Jimmy Carter, steamboat passenger, is a driven man with a common touch and a few odd habits.
He laps up river lore. He insists on jogging daily -- no matter how inconvenient. He's determined to shake every hand and hold every baby in sight. And he says he reads -- just as he does at the White House -- in every spare moment.
"I read in the bathroom, at the table when I'm eating and late at night," he told a group of reporters in a revealing interview last night. "Amy reads at the table. Rosalynn reads at the table. My father was the only member of my family for two or three generations who didn't read at the table."
In an average week, he said, he goes through two or three books. One recent favorite was "The Gemini Contenders," a thriller by Robert Ludlum.
After two days of vacationing and campaigning aboard the Delta Queen, Carter was relaxed and exuberant. It seemed the crowds along the Mississippi River had given him an emotional high.
Carter, usually the most private of public men, gave a rare glimpse into his private life and work habits.Sitting at a wrought iron table, he talked affectionately of U.N. Ambassador Andrew Young and of Billy Carter, the brother who has caused him so many problems. He called his first month in office "the good old days," and said he "can't believe" that people have brought their babies out in the rain to see him on this trip.
When the conversation turned to Congress, and someone noted that Mark Twain once had written that congressmen are a "distinctive native American criminal class," the president said, "He's very perceptive."
Catching himself, he quickly added: "by the way, Mark Twain said that about Congress, not me."
Carter, it turns out, also is an incurable notetaker and diarist. Almost every night, he dictates his impressions of the day's activities. Apparently, not trusting his memory, he records the content of some conversations right after they occur.
"It's amazing how detailed mine [diary] is," Carter said.
He writes letters in long hand and takes pages of notes during meetings. During the Camp David summit meetings on the Mideast last year, his notes of conversations with Israeli Prime Minister Menachem Begin and Egyptian President Anwar Sadat stacked up about three inches.

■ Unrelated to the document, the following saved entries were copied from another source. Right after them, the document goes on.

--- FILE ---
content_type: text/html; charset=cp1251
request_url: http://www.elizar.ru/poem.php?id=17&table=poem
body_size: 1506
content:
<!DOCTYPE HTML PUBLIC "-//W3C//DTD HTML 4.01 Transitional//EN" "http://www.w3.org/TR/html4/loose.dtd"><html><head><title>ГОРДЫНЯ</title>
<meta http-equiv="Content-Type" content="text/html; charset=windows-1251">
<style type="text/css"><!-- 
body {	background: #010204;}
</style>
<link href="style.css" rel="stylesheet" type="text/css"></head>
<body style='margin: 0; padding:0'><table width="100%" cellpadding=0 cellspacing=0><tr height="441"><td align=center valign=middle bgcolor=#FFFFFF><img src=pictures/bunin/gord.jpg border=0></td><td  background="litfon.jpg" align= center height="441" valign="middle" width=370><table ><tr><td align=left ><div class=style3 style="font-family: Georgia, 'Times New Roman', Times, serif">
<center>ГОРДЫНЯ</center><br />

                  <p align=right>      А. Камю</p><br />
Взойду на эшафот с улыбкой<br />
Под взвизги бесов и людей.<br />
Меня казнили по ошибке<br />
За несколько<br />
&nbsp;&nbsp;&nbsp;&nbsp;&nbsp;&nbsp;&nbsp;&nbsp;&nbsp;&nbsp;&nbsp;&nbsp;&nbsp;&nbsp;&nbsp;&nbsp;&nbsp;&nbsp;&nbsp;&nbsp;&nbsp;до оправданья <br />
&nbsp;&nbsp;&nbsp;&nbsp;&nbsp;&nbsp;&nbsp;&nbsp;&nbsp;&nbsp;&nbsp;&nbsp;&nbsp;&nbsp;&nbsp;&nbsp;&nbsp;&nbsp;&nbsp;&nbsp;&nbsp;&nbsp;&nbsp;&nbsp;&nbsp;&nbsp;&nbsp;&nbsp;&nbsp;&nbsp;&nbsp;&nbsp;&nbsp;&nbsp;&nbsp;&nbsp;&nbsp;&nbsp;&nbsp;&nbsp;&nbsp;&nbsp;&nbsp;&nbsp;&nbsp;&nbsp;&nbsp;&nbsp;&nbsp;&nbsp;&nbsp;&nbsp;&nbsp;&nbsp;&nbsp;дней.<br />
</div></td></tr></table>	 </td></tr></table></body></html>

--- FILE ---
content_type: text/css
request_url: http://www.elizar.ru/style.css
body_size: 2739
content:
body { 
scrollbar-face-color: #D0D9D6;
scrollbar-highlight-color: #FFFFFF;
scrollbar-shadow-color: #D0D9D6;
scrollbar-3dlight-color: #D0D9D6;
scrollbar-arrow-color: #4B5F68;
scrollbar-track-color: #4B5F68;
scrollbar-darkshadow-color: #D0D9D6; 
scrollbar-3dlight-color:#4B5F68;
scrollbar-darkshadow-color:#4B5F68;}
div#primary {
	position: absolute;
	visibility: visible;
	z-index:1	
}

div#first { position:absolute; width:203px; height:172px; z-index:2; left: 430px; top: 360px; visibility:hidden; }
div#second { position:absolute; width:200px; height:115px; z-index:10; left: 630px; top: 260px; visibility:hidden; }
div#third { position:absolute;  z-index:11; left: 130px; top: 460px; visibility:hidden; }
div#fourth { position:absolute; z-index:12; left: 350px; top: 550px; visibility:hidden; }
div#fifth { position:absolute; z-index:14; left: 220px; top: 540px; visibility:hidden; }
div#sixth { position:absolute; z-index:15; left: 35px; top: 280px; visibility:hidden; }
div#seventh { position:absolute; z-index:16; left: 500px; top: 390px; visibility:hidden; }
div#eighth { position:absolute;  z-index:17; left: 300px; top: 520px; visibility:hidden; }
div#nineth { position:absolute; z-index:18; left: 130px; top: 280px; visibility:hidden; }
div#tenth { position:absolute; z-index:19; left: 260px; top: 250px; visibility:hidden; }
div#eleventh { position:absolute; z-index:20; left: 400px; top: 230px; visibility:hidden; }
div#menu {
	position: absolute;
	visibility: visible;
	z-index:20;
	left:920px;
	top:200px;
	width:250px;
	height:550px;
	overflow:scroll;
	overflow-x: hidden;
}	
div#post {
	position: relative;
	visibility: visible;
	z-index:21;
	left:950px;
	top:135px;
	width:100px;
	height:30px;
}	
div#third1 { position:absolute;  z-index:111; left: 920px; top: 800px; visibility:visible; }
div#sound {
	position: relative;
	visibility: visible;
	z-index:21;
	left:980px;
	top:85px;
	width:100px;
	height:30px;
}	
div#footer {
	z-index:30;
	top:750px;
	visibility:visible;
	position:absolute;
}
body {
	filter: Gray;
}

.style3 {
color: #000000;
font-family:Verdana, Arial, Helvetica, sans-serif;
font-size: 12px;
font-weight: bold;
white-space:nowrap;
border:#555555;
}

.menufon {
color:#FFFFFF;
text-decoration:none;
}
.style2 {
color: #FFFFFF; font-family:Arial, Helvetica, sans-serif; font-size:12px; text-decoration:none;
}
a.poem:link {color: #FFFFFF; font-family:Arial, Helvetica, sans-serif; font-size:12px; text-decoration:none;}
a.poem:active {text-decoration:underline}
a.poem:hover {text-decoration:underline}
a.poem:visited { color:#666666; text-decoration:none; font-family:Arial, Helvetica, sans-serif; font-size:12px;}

To many of his fellow passengers aboard the Delta Queen, Carter comes across more like the candidate of 1976 than the president of 1979. They find him open, likeable, very down-home.
"I didn't think we'd be able to get close to him," Charles Kaltmayer, a mailman from St. Louis, said today. "He's just like one of us, and he dresses like one of us."

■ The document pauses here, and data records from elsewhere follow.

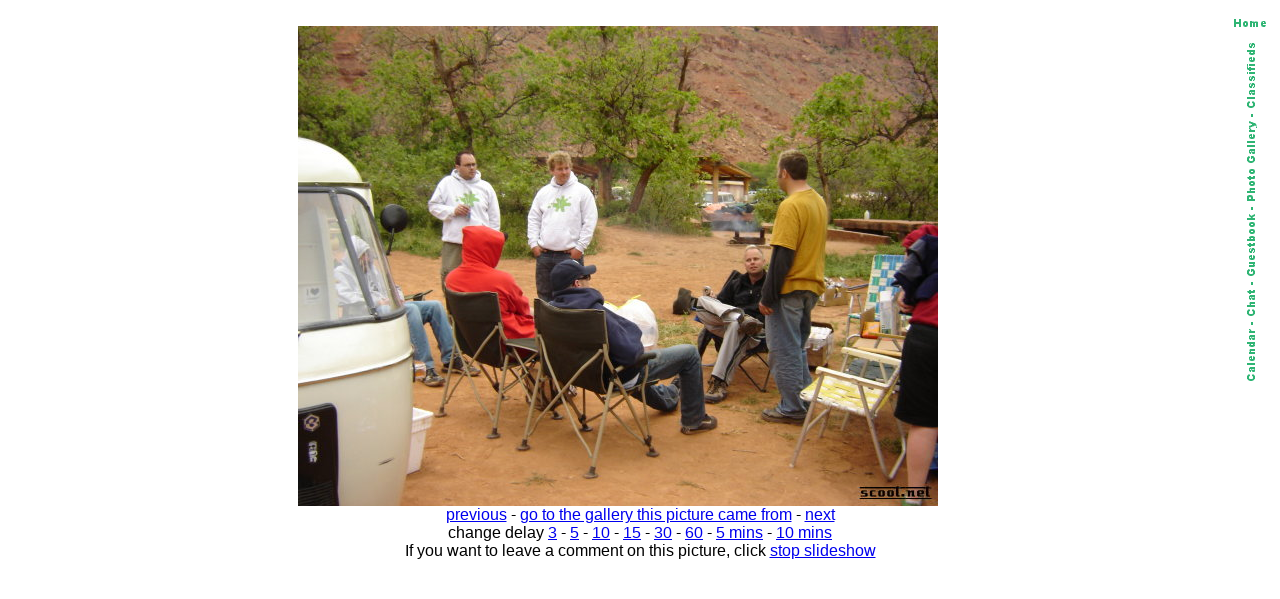

--- FILE ---
content_type: text/html; charset=iso-8859-1
request_url: http://scoot.net/gallery/slideshow.html?pic=131066&delay=300
body_size: 2127
content:

<meta http-equiv=REFRESH CONTENT="300; url=http://scoot.net/gallery/slideshow.html?pic=131067&delay=300">
<HTML><head><title>scoot.net: rally photo slideshow</title></head>
<body bgcolor="#FFFFFF">

<map name="navmap"> 
    <area shape="rect" coords="0,0,17,72" href="/classifieds/" ALT="Classifieds">
    <area shape="rect" coords="0,73,17,173" href="/gallery/" ALT="Photo Gallery">
    <area shape="rect" coords="0,174,17,248" rel="nofollow" href="/guestbook/" ALT="Guestbook">
    <area shape="rect" coords="0,249,17,284" href="/chat/" ALT="Chat">
    <area shape="rect" coords="0,285,17,343" href="/calendar/" ALT="Calendar">
</map>
<table align="right" cellspacing="5" border="0">
<tr><td align="center"><A HREF="http://scoot.net/index.html"><IMG ALT="Home" WIDTH="32" HEIGHT="17" BORDER="0" SRC="/nav/home.gif"></A></TD></TR>
<tr><td align="center"><IMG ALT="Navigation bar" WIDTH="17" HEIGHT="343" BORDER="0" SRC="/nav/navmap.gif" usemap="#navmap"></TD></TR>
</table><!-- 1768424613 --></BR>


<FONT FACE="Ariel,Helvetica">
<CENTER>


<A HREF="/gallery/pic.html?pic=131066"><IMG SRC=/gallery/2005/04/moab/Larry_in_SLC/small_DSC00414.JPG HEIGHT="480" WIDTH="640" BORDER="0" ALT=""></A><BR>
<A HREF="/gallery/slideshow.html?pic=131065">previous</A> - <A HREF="http://scoot.net/gallery/2005/04/moab/Larry_in_SLC/">go to the gallery this picture came from</A> - <A HREF="/gallery/slideshow.html?pic=131067">next</A><BR>change delay <A HREF="/gallery/slideshow.html?pic=131066&delay=3">3</a></A> - <A HREF="/gallery/slideshow.html?pic=131066&delay=5">5</a></A> - <A HREF="/gallery/slideshow.html?pic=131066">10</a></A> - <A HREF="/gallery/slideshow.html?pic=131066&delay=15">15</a></A> - <A HREF="/gallery/slideshow.html?pic=131066&delay=30">30</a></A> - <A HREF="/gallery/slideshow.html?pic=131066&delay=60">60</a></A> - <A HREF="/gallery/slideshow.html?pic=131066&delay=300">5 mins</A> - <A HREF="/gallery/slideshow.html?pic=131066&delay=600">10 mins</a></A><BR>If you want to leave a comment on this picture, click <A HREF="pic.html?pic=131066&delay=300">stop slideshow</A></CENTER>


</FONT>
</body>
</html>
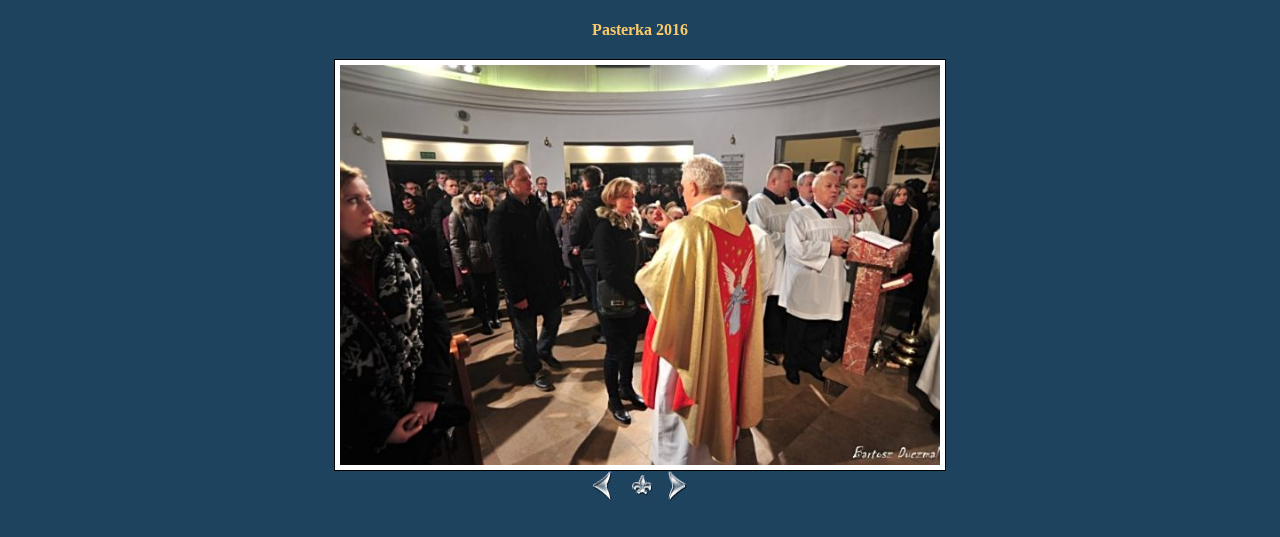

--- FILE ---
content_type: text/html; charset=UTF-8
request_url: https://komorow.mkw.pl/dzial/2016_pasterka/gal.php?go=19
body_size: 428
content:
<!DOCTYPE html PUBLIC "-//W3C//DTD HTML 4.01 Transitional//EN" "http://www.w3.org/TR/html4/loose.dtd"><html>
<head>
	<meta http-equiv="content-type" content="text/html; charset=UTF-8" >
	<meta name="Language"	content="pl">
		<link rel="stylesheet" href="gal.css" type="text/css">
</head>
<body>
<table border="0"cellpadding="0" cellspacing="0" id="gal">
	<tr>
		<td id="galeria" style="width: 600px; height: 420px; text-align: left; vertical-align: top; margin: 0 auto;">
			<div style="text-align: center;">
			<h1>Pasterka 2016</h1>
			<a href="javascript:window.close();"><img src="19.jpg"></a>	
			<br>
		</div>
		</td>			
	</tr>
	<tr>
		<td style="vertical-align: bottom; text-align: center; height: 35px;">			
		<div id="strz">
			<a href="gal.php?go=18"><img src="strz_01.jpg" style="width: 29px; height: 30px; border: 0; padding: 0;"></a>			<a href="javascript:window.close();"><img src="strz_02.jpg" style="width: 28px; height: 30px;border: 0; padding: 0;"></a>
			<a href="gal.php?go=20"><img src="strz_03.jpg" style="width: 29px; height: 30px;border: 0; padding: 0;"></a>	</div>

			<br><br>		
		</td>			
	</tr>

</table>
</body>
</html>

Carter, like most of the 150 passengers aboard, wears a sport coat and tie to dinner. But most often passengers see him wearing blue jeans and jogging shoes, or gray slacks loose at the waist and a polo shirt.
His daughter, Amy, 11, runs around the deck with a group of young girls she met aboard and plays cards and bingo in the lounge. She's also become quite a politician. She follows her parents into crowds of well-wishers, shaking hands and signing autographs.
Carter does his best to put people at ease. He slips an arm around the shoulders of women and admires their grandchildren. When a man from Milwaukee invited him for a nightcap last night, Carter and his wife, Rosalynn, dropped by the Texas Lounge. The president had a gin and tonic; she had white wine.
And so the trip continues down the Mississippi. Today, after letting the president ashore long enough to jog for 30 minutes, the Delta Queen stopped in this Iowa river city. A band and a crowd of several thousand were there to greet the Carters. The reception was polite, if not overly enthusiastic.
"People are here to see the president of the United States, whether it's Jimmy Carter or somebody else," said Tom Kramer, a retired factory worker.
"He's lost popularity around here. There's no doubt about it," said state Rep. Mike Connally, a Democrat. "There is a general feeling of lack of leadership. He's going to have to get out in front and take some hard stands."
Meanwhile, Connally and many other street-wise politicians in the state quietly hope that Sen. Edward M. Kennedy (D-Mass.) will be lured into challenging Carter. "Teddy Kennedy would be good for the ticket," Connally said. "This is a Catholic, Democratic town. He'd bring out the vote."